Newsletter – August 2022
Spotlight on… the importance of keeping your knowledge up to date
“A solicitor, no matter how experienced or inexperienced, must be taken to know the Civil Procedure Rules” – HHJ Bird in Holterman v Electrium Sales Limited (2020) EWHC 3915 (TCC).
I speak about civil litigation for a living. It is therefore no surprise that I am a fervent advocate of continuing legal education, but my belief is genuine. There are other speakers out there anyway.
Each day I trawl through the latest decisions and I keep a close eye on Rule changes. The trial witness statement rules introduced into the Business and Property Courts last year generated immense introduction, such that on one exhausting Friday I did three talks back to back. Rather than talk in generalities, let me give you some real cases where knowledge (or lack of it) has made a significant difference.
- After the Jackson reforms of 2013 were implemented I gave a talk in Devon. During the tea break one delegate told me that he was running a defamation claim. He appeared confused when I told him how fortunate he was. He had not appreciated that one could still recover a success fee in reputation litigation and off he went to adjust his retainer. That meant in theory at least that his costs recovery was substantially enhanced.
- Solicitor Mark Griffin has loyally attended my talks for 20 years. In an employment talk I mentioned an unreported decision that held one could recover compensation for distress and hurt feelings caused by an unfair dismissal. A fortnight later he won such a claim. As he told me in a letter subsequently, he read out to the Tribunal my note and description of the decision. The Tribunal generously gave the claimant an extra £15,000. Mark was acting on a contingency fee and so received £5,000 with the client obviously getting the balance. He sent me a fabulous bottle of champagne but it was his letter of thanks that really thrilled me.

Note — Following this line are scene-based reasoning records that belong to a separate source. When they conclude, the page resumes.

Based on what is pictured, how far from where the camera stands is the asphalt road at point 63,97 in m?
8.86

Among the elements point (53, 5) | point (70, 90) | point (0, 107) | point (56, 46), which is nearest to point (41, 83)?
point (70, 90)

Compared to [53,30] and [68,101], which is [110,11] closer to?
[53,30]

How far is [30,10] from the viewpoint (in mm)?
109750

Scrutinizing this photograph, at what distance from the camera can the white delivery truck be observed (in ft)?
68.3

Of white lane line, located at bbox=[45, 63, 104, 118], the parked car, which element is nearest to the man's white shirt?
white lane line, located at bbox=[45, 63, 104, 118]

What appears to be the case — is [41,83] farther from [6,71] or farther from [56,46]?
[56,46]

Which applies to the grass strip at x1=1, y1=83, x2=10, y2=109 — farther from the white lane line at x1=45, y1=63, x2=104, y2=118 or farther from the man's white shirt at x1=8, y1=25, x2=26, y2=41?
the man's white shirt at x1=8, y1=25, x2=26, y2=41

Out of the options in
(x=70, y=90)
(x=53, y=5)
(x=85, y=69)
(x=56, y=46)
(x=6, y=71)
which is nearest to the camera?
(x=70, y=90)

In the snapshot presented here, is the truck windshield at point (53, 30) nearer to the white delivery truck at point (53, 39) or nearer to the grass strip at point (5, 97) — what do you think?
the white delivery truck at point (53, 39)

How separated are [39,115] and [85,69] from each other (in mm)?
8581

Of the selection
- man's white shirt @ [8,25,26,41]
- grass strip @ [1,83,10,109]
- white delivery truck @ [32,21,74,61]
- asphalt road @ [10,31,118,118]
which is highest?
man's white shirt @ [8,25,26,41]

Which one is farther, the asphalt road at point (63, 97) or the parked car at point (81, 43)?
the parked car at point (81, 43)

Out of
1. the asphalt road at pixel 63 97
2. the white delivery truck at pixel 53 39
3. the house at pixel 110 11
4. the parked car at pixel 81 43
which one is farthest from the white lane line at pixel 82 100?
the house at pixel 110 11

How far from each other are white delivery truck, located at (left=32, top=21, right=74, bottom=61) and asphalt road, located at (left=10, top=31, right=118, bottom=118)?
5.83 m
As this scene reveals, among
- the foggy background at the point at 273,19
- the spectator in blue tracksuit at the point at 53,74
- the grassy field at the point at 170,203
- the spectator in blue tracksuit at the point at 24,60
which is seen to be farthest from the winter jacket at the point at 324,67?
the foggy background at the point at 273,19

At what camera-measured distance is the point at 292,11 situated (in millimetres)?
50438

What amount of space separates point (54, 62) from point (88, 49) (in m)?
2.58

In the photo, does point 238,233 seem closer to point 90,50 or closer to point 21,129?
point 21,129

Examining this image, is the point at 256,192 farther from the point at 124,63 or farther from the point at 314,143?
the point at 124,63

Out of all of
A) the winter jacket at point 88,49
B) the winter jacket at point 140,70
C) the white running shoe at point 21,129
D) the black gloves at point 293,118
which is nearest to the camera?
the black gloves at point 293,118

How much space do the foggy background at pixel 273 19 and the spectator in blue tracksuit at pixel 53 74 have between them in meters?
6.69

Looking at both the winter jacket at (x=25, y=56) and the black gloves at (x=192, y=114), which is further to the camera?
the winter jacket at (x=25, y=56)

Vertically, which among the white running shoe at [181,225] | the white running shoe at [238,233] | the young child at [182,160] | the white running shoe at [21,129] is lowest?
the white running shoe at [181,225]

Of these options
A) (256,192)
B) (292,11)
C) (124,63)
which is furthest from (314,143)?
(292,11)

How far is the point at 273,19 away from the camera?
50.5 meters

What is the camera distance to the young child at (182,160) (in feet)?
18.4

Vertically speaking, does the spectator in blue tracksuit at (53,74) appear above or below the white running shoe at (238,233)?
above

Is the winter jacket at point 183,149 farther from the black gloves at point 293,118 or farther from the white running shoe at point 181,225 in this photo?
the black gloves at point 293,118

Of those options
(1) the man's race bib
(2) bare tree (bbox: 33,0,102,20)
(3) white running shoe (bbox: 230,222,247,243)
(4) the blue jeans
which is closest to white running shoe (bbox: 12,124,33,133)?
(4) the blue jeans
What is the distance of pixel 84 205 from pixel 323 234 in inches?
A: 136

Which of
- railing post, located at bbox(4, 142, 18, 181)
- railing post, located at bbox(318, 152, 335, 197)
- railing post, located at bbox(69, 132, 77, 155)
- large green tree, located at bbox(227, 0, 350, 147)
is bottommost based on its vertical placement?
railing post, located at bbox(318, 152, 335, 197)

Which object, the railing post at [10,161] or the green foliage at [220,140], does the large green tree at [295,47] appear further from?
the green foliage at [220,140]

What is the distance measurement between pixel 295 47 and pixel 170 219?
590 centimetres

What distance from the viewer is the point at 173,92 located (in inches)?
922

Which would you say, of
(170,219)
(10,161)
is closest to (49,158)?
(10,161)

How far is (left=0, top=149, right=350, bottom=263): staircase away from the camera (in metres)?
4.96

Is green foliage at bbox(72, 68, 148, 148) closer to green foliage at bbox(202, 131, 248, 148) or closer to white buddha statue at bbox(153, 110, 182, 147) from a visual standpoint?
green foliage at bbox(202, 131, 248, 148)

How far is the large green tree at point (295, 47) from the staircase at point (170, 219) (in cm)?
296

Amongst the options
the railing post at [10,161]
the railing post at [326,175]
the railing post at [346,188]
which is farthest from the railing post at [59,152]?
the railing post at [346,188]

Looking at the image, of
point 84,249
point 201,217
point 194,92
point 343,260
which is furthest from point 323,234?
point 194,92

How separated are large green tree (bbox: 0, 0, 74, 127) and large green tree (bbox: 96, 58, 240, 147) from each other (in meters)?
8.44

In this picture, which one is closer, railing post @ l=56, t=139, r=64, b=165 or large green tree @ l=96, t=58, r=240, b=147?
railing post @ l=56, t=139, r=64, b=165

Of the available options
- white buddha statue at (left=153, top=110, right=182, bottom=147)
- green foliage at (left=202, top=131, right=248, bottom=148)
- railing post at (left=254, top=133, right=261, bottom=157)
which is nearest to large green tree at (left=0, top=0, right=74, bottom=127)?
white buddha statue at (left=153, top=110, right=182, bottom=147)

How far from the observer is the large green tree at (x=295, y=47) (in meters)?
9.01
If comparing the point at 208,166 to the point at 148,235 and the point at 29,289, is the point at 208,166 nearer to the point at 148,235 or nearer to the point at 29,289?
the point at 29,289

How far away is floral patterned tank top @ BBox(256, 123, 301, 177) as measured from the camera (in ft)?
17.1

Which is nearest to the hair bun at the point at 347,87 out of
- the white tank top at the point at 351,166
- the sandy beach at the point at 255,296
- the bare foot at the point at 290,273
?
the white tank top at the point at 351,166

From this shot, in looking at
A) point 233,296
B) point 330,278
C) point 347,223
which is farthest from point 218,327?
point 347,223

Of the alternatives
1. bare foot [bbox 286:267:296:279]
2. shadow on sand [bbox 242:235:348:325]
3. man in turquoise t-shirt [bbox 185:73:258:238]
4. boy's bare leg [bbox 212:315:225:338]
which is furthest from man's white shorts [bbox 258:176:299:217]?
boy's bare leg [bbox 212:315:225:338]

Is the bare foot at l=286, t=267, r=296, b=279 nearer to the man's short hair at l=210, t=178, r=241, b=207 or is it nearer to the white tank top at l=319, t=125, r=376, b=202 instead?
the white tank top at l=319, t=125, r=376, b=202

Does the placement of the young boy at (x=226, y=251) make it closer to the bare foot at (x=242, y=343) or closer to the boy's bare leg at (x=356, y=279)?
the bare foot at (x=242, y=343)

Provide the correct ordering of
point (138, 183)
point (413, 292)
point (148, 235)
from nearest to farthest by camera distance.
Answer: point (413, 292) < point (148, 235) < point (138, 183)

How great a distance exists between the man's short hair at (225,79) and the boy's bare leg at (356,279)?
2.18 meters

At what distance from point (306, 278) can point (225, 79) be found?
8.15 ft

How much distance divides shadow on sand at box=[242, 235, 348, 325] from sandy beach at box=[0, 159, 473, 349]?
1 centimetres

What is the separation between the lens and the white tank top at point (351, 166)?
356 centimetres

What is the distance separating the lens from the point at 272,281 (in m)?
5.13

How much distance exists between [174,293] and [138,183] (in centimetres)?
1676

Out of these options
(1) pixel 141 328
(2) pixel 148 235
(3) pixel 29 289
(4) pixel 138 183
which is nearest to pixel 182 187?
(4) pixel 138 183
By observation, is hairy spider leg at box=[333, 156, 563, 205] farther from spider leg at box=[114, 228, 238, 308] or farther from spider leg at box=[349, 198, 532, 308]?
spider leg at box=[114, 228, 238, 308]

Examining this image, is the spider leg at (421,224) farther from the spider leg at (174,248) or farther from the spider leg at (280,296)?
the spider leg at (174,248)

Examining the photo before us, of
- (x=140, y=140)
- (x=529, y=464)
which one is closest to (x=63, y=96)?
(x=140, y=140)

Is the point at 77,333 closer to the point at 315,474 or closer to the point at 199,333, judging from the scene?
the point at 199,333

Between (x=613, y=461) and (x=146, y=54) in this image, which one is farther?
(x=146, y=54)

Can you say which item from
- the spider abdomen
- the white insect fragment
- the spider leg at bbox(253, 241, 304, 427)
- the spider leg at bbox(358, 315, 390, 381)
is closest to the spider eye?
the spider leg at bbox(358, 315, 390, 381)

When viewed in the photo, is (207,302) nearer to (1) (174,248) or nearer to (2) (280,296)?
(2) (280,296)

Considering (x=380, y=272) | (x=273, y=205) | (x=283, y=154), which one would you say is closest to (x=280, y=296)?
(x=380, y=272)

- The claimant pocketed a useful extra £1 million of costs in National Bank Of Kazakhstan v Bank of New York Mellon (2021) EWHC B7 (Costs). Having secured a costs order the claimant served a bill with notice of commencement stipulating that points of dispute had to be served by 5th January. None appeared and on the 6th the claimant applied for and obtained a default costs certificate. An apoplectic defendant demanded that it be set aside. Since the certificate was regular the only question for Master Rowley was to decide if there was ‘good reason’ for a detailed assessment to take place pursuant to CPR 47.12(2). He followed the threefold structure of the Denton test to determine the point. The failure to honour a time limit was serious, ‘oversight’ was not a good excuse and the assertion that the paying party expected to reduce the bill by $1.2m did not impress. If every default costs certificate could be overturned by an assertion that assessment would likely cut costs then the certificate would be rendered futile and would always be set aside. Master Leonard took an identical approach in Masten v London Britannia Hotel (2020) EWHC B31 where I understand that the claimant arguably recovered between £50,000 and £100,000 more than realistically might have been allowed had the bill been subject to detailed assessment.
Part 36 of the CPR, in particular, rightly generates much law. Last November I told the Master of the Rolls that this was a healthy sign. It demonstrated that lots of offers are being made.
A receiving party can expect to enjoy ‘a raft of enhancements’, as it was so eloquently put by the Court of Appeal in Calonne Construction v Dawnus (2019) Costs LR 309. This decision was codified by CPR reform last year. In that case, the offeror stipulated that interest on their Part 36 offer was to accrue from the end of the relevant period: ”The Settlement Sum is inclusive of interest until the relevant period has expired. Thereafter, interest at a rate of 8% per annum will be added.” The 2022 White Book (at page 1286) recommends the use of such a clause so as to provide protection against late acceptance of an offer which could be very late indeed. Here is an example of how this could make a significant difference in practice.
• In Telefonica v Office For Communications (2020) EWCA Civ 1374, the claimant had bettered its offer by £4.5m or 9%, yet received no more interest than would have been payable had it made no offer at all! It would be highly unusual for the Court to grant some benefits but to withhold others. Indemnity costs and an additional £75,000 was said to be “an almost trivial uplift and any significant enhancement in overall relief would only have been achieved by the award of additional interest on the principal sum”, which was £54m (paragraph 42). The Judge was found to be in error by regarding the award of two trivial enhancements as justification for not awarding the major enhancement: uplifted interest. The Appeal Court corrected the omission and so Telefonica gained a useful extra £900,000. Interest at up to a maximum of 10% above base is the most lucrative reward in high value litigation. Incidentally, the White Book commentary at paragraph 36.5.2 strongly recommends use of the court form to make offers.
The CPR are long, far too long says Sir Geoffrey Vos MR. It is a tall order, but you need to keep abreast of developments, of which there are so many.